The Mule

Year: 2018
Studio: Warner Bros
Director: Clint Eastwood
Producer: Clint Eastwood
Writer: Nick Schenk/Sam Dolnick
Cast: Clint Eastwood, Dianne Wiest, Tessa Farmiga, Laurence Fishburne, Bradley Cooper, Clifton Collins Jr, Michael Peña, Andy Garcia

Ever hear the one about Harrison Ford, Tom Waites, Nick Nolte and Clint Eastwood having an argument in a bar? The ents from Lord of the Rings asked them to speak up.

Clint plays Grizzly McGrizzlington, a grizzly old timer who grizzles his way across America running dope for a Mexican cartel. You couldn't make it up, except that it's a true story based on a magazine article.

Look, Clint Eastwood is a fine director but he'll never be more than that. I don't know if it's because he's inherently just not terribly talented beyond waiting for a set-up and yelling 'action' and 'cut' or if that's all be can be really bothered doing. But as long as Warner Bros keeps giving him money and audience keep giving him $174m from a $50m budget (like they have here), what incentive does he have to stretch himself either as a director or an actor, especially since he just turned 90?
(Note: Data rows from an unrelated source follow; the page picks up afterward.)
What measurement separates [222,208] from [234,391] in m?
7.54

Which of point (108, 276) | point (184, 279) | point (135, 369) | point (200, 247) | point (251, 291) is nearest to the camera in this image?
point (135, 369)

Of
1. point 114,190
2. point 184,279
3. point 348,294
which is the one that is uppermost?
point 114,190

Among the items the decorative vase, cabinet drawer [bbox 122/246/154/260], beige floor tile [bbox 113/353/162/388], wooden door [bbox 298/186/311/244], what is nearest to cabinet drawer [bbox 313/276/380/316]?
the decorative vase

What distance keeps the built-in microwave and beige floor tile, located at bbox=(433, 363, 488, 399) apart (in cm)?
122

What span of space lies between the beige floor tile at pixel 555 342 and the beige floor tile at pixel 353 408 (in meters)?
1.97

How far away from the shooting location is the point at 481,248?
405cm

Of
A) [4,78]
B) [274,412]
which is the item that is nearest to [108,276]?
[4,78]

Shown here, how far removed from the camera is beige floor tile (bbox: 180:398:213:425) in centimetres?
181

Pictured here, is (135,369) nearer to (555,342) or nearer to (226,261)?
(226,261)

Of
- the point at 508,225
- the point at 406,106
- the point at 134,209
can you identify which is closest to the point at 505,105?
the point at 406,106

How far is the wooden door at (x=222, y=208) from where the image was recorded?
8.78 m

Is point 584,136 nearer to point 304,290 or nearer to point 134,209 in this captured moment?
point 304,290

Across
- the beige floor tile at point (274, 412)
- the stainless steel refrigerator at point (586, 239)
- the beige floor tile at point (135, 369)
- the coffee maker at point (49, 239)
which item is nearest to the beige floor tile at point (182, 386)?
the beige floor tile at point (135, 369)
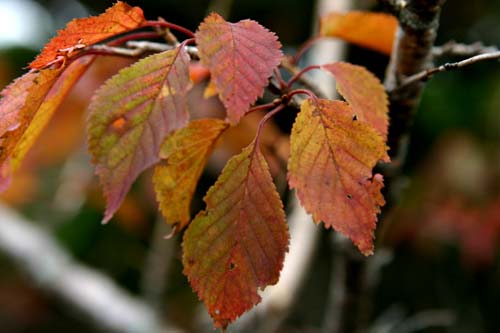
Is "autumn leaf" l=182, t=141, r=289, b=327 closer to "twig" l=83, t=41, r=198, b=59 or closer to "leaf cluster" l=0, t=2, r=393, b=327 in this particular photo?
"leaf cluster" l=0, t=2, r=393, b=327

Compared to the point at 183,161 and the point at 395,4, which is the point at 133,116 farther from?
the point at 395,4

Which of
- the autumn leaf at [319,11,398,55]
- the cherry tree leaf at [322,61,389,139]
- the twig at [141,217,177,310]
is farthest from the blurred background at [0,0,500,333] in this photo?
the cherry tree leaf at [322,61,389,139]


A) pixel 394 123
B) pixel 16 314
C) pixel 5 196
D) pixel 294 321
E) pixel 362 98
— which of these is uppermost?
pixel 362 98

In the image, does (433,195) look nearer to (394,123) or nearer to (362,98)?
(394,123)

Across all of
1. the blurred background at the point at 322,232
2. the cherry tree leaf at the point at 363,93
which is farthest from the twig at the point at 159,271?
the cherry tree leaf at the point at 363,93

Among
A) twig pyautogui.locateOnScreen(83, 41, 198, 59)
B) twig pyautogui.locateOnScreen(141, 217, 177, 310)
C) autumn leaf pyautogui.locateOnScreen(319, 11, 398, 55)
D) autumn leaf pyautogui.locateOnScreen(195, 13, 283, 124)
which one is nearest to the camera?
autumn leaf pyautogui.locateOnScreen(195, 13, 283, 124)

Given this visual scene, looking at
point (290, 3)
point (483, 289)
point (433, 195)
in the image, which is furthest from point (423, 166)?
point (290, 3)
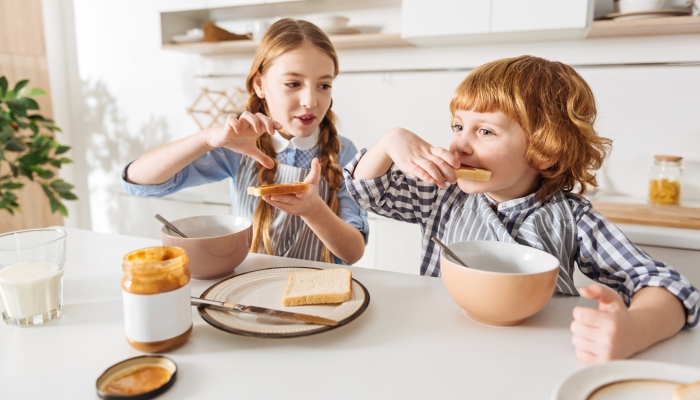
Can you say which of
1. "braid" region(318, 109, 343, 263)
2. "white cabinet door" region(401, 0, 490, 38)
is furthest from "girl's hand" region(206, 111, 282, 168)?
"white cabinet door" region(401, 0, 490, 38)

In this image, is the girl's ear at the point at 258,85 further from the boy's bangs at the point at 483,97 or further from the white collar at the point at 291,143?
the boy's bangs at the point at 483,97

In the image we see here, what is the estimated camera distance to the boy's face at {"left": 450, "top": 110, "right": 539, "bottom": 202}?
3.15 ft

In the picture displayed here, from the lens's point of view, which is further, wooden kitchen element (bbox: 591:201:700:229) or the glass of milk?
wooden kitchen element (bbox: 591:201:700:229)

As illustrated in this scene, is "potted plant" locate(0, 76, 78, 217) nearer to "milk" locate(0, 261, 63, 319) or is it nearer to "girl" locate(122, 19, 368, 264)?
"girl" locate(122, 19, 368, 264)

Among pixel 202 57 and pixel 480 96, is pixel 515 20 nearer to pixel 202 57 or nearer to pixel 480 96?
pixel 480 96

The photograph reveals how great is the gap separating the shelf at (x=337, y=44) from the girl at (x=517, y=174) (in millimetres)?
1367

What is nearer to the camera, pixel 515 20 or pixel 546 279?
pixel 546 279

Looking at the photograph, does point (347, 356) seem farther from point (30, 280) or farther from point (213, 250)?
point (30, 280)

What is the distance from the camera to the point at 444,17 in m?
2.05

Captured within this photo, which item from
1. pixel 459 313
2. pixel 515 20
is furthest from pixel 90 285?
pixel 515 20

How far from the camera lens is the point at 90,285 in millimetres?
849

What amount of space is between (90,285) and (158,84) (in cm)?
264

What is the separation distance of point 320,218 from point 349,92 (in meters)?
1.71

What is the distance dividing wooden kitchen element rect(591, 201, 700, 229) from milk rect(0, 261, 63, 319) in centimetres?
177
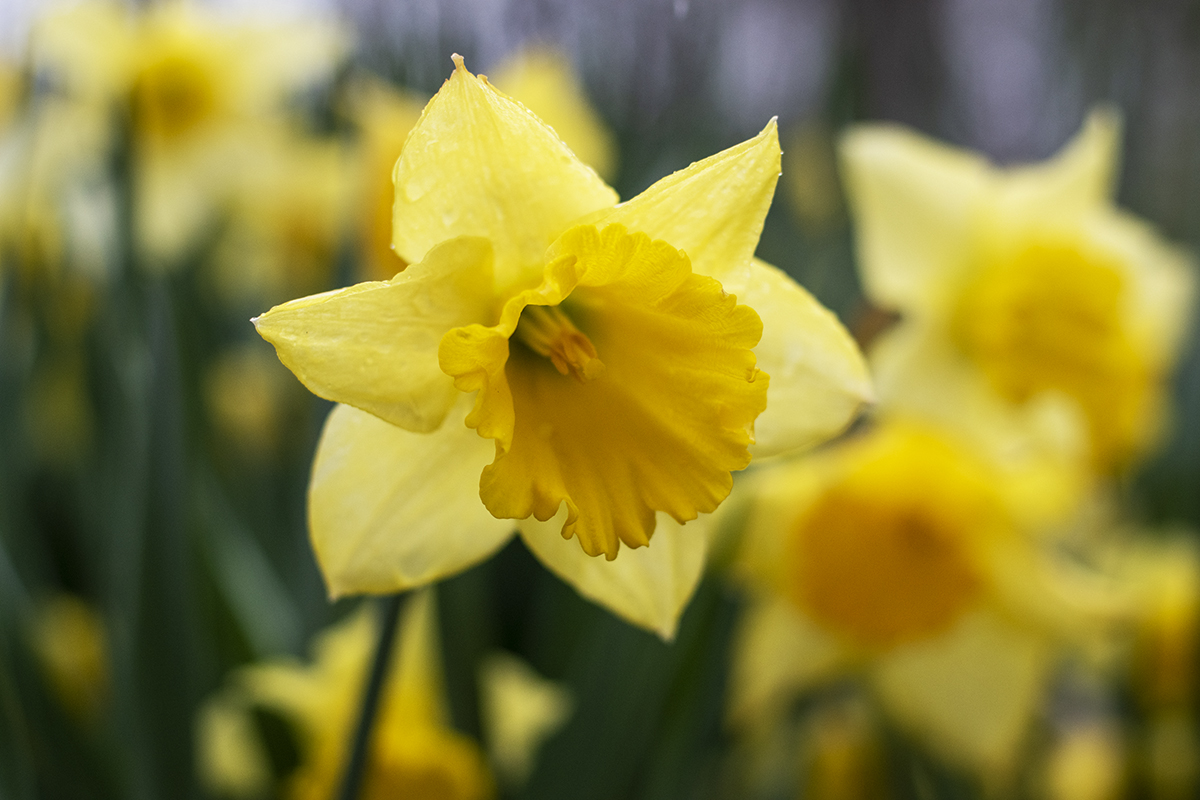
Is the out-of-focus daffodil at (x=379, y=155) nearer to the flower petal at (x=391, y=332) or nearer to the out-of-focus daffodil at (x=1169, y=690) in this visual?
the flower petal at (x=391, y=332)

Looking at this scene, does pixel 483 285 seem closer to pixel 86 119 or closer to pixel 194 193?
pixel 86 119

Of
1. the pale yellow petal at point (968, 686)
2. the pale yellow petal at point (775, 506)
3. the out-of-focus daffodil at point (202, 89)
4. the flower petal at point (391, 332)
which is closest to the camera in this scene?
the flower petal at point (391, 332)

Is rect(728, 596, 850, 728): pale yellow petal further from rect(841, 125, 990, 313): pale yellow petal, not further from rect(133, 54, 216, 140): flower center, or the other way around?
rect(133, 54, 216, 140): flower center

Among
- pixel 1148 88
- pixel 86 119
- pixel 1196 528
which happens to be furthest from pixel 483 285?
pixel 1148 88

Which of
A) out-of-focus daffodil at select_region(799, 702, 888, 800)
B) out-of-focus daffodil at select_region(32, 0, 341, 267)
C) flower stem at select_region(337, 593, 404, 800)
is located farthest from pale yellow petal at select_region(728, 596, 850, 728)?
out-of-focus daffodil at select_region(32, 0, 341, 267)

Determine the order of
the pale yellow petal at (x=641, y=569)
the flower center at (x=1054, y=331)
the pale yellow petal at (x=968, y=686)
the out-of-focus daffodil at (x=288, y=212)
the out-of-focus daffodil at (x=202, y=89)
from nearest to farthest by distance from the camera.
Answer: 1. the pale yellow petal at (x=641, y=569)
2. the flower center at (x=1054, y=331)
3. the pale yellow petal at (x=968, y=686)
4. the out-of-focus daffodil at (x=202, y=89)
5. the out-of-focus daffodil at (x=288, y=212)

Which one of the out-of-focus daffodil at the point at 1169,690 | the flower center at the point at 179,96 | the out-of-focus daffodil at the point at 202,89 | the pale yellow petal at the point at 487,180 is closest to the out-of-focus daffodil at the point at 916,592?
the out-of-focus daffodil at the point at 1169,690

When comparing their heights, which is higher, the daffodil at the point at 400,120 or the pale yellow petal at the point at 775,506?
the daffodil at the point at 400,120
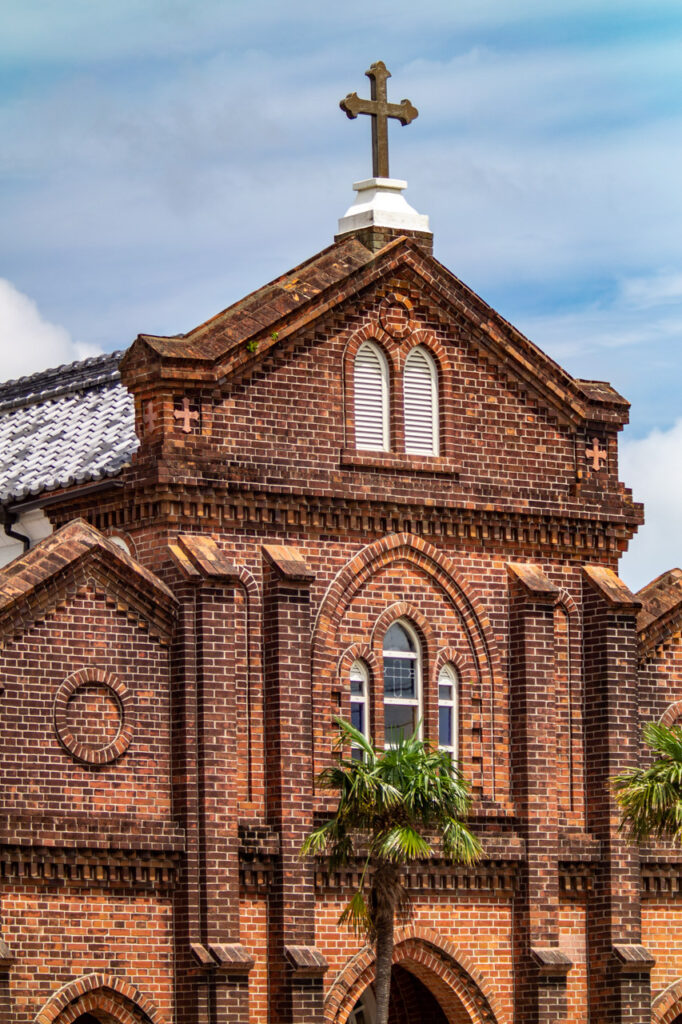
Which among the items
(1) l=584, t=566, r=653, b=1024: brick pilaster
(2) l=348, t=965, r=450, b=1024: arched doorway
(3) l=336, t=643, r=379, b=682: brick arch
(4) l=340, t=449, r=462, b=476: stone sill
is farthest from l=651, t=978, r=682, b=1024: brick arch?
(4) l=340, t=449, r=462, b=476: stone sill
Earl (Eastwood) was a star garden and flower supplier – a celebrity on the local trade show circuit as he sold his wares – and after putting more care and attention into his adulation than his own family, he put them all offside.

That's why years later, his wife (Dianne Weist) is estranged and his grown daughter won't even talk to him, only his teenage granddaughter wanting anything to do with him. Worse still, business has fallen on hard times and he's been foreclosed on, left with no family, no way to make money and only his battered old truck for company.

In a turn of events I'd ordinarily think would be a huge plot contrivance but which surely must have some basis in truth (including some movers who have shady links), he winds up accepting a gig running a load of drugs from a storehouse to its drop off in Mexico. The reason they pick him is because, as an old white man, he's not a hothead who's going to joyride, speed or catch the attention of the cops.

One job turns into several and before long his friends and community are enjoying Earl's largesse. He also finds money can't buy his family back and it's while he's on the road and a dogged federal agent (Bradley Cooper) is on his tail that he tries to reconnect with them to varying degrees of success. Worse still, some of the top lieutenants of the cartel boss (Andy Garcia) decide to depose their leader and take over, leaving Earl without his highest-ranking protector.

Like a lot of Clint's career, it's middle of the road, a bit bedraggled and a bit tired, like he didn't really want to miss his 9am Metamucil or lunchtime whiskey. And I know it's about the juxtaposition of an old guy and his truck versus a cadre of gangbangers with Glocks in their belts, but the scenes of him mingling with bikini clad chicas at an opulent party at the drug lord's mansion (especially when the master of the house sends two of them to bed with him) is really kind of cringy.

It's a crime thriller that doesn't really have any thrills and a completely non-taxing crowdpleaser.